Im looking for relatively simple and lightweight way to setup primitive DB maintain tasks for Django-based web-site. Celery seems for me like overkill.
In my mind its now looking like making custom Django management command, and putting in in cron. Maybe some could suggest better method?
django-extensions has a jobs-scheduling function that would work well for DB maintenance tasks. You still would rely on cron entries to actually run them though.
But then again, just doing a management command from cron is perfectly reasonable.
Django Chronograph is a django app with a very nice admin interface for managing Cron Jobs and setting up multiple task. So in this way, you don't have to go and fiddle with your server's cron file and this interface/app would manage it efficiently for you.
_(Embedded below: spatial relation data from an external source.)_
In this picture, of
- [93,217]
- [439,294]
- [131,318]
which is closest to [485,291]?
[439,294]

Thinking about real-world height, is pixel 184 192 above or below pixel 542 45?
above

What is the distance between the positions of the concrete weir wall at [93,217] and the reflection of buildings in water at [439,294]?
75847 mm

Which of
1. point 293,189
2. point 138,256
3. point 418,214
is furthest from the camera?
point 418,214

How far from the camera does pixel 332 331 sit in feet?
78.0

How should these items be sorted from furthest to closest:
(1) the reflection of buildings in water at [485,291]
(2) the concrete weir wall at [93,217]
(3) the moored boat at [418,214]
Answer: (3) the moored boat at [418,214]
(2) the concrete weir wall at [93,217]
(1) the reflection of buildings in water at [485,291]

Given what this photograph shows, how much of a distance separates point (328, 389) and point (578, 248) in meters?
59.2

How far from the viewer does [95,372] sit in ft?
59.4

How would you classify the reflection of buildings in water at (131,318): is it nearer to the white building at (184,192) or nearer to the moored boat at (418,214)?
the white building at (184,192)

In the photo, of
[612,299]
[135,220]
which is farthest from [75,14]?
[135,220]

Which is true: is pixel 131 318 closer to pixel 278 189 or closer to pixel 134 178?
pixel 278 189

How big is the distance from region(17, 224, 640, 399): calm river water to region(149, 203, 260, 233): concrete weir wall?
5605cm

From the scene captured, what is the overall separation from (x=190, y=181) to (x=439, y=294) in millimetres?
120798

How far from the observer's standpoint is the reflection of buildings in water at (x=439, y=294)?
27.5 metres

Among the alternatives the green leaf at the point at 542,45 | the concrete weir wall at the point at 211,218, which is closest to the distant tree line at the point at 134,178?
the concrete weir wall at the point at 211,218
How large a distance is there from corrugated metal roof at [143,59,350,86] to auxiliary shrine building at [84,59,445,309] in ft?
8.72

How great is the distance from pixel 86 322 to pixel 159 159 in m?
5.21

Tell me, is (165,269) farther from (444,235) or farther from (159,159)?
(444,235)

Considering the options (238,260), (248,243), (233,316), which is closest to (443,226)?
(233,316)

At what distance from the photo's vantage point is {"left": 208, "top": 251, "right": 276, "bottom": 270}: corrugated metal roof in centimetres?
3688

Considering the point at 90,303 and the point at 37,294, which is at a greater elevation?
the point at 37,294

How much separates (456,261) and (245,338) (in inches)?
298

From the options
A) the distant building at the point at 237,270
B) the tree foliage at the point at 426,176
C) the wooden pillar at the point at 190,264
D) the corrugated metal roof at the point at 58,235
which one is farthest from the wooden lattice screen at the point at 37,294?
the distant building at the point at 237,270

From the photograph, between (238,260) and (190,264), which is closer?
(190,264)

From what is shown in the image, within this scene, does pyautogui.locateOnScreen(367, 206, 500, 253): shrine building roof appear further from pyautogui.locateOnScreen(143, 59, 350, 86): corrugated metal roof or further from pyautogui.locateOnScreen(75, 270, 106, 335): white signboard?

You can also do it the Django way by writing Custom Management Commands as also mentioned here.
Related
In creating scheduled tasks I've used both Cron and a specially set up daemon for django.
Cron is silly-simple, and the daemon (in my opinion) might be excessive. The daemon set up an independent Django instance.
Django itself (If I'm not mistaken) runs as a daemon anyway, correct?
I'm wondering - how do you schedule tasks within the Django environment without leaving off from standard use?
You can use Celery to run periodic tasks but depending on what are you trying to do it could be overkill.
If your use case it's simple, cron+management command it's way easier. You can use Kronos, django-cron or any of this libraries for this
I have a Django app that is intended to be run on Virtualbox VMs on LANs. The basic user will be a savvy IT end-user, not a sysadmin.
Part of that app's job is to connect to external databases on the LAN, run some python batches against those databases and save the results in its local db. The user can then explore the systems using Django pages.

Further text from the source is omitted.